GSMOON XYG1200i PureSine Inverter Portable 1200W Max - $444.50 (13.5 kg 15kg full of gas) 
gas cap: 3L
(7m)/dBA: 58 (100% load) 
dis: 60cc
run: 4.3hrs 100% load
aircooled
CE/GS/EPA 1200W Gas Silent Portable Generators, inverter generators Manufacturer From Jinhua China, FOB Price is USD 100.0-200.0/Box

GT2005I DIGITAL INVERTER GENERATOR 2000W - $1,195.00 
excl GST
20kg
51db
5.4L - 8hrs run at %80 load
2000W DIGITAL INVERTER GENERATOR


Trade Tested Digital Inverter Generator 1000W $699 (14kg)
3.6L
50cc
rated out: 900W
7 hours @rated load
54-58db
fan cooled
https://www.tradetested.co.nz/digital-inverter-generator-1000w.html


Thank you for any advice you can give...


----------



## exmar (Jun 29, 2015)

FWIW, have no knowledge of those brands. "Generically," you should determine what you will want to power and determine the wattage you'll require. As these are light duty units, running at or near max wattage for an extended period will lead to early failure. e.g.

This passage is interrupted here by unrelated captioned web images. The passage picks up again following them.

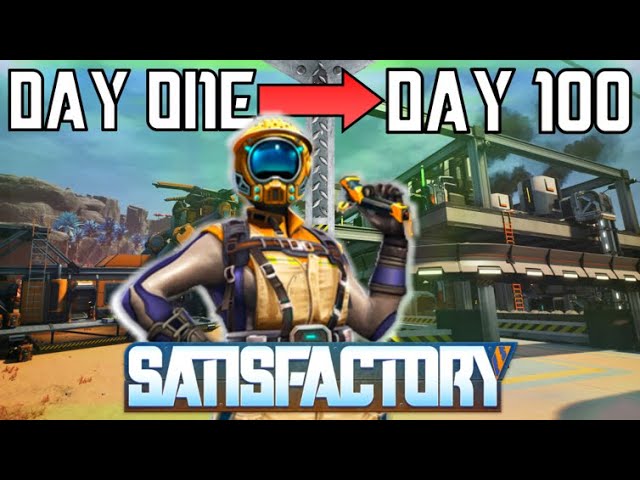 I spent 100 days in Satisfactory... This is what happened! [Days 0-100]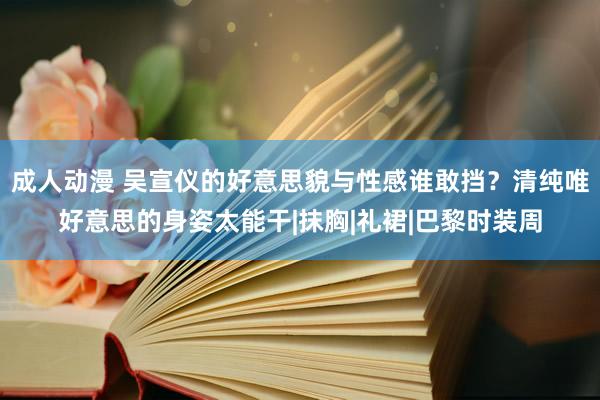 成人动漫 吴宣仪的好意思貌与性感谁敢挡？清纯唯好意思的身姿太能干|抹胸|礼裙|巴黎时装周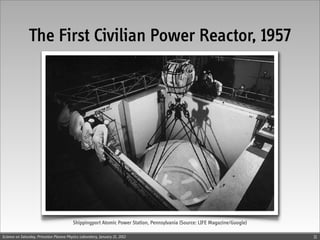 The First Civilian Power Reactor, 1957




                                          Shippingport Atomic Power Station, Pennsylvania (Source: LIFE Magazine/Google)

Science on Saturday, Princeton Plasma Physics Laboratory, January 21, 2012                                                 11
 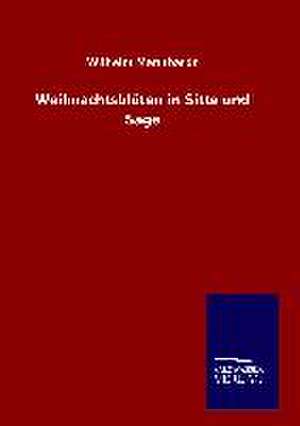 Weihnachtsbluten in Sitte Und Sage: Tiere Der Fremde de Wilhelm Mannhardt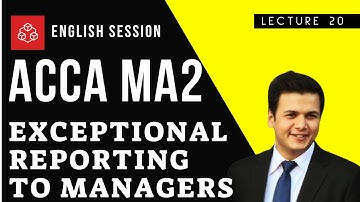 ACCA FIA FD MA2 and Exceptional Reporting to Business Managers l English Session l
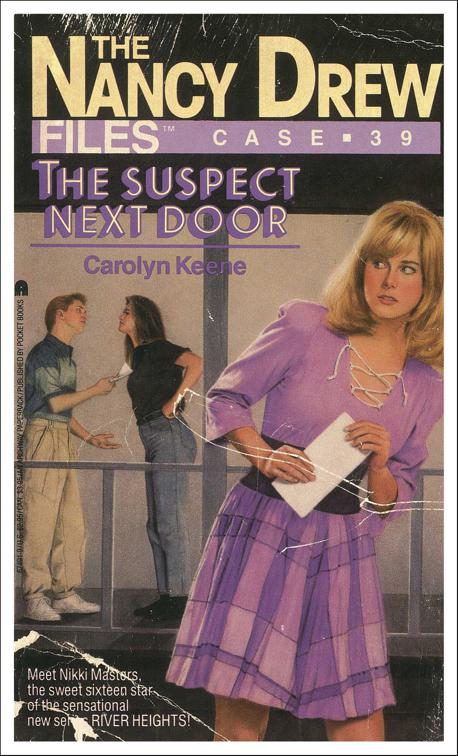 Suspect Next Door, Nancy Drew Files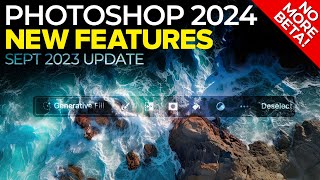 Photoshop 2024 NEW Features No More BETA [upl. by Iahs]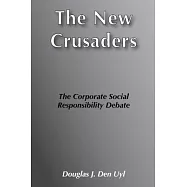 New Crusaders: The Corporate Social Responsibility Debate
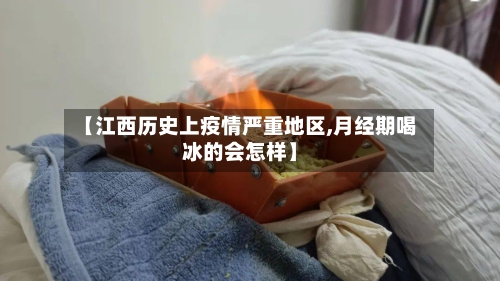 【江西历史上疫情严重地区,月经期喝冰的会怎样】-第3张图片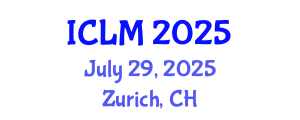 International Conference on Leadership and Management (ICLM) July 29, 2025 - Zurich, Switzerland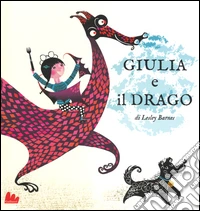 Giulia e il drago. Ediz. illustrata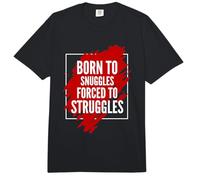 Born to Snuggles Forced to Struggles | Motivation Comfort Colors Adult Heavyweight T-Shirt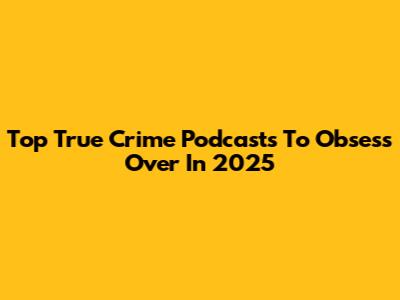 Top True Crime Podcasts To Obsess Over In 2025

If you determine you'll have a 1,000 watt steady state load, look at 1500-2000W. Also, note that most gensets talk about "12 hour runtime per tank of gas at half load" Factor that in if you're carrying extra fuel. As with any small engine purchase is reputable service available locally? Not a camper, but not sure why the interest in inverter gensets other than they tend to be quieter in operation. Talk to other campers and see what they like and why and factor into your plans.


----------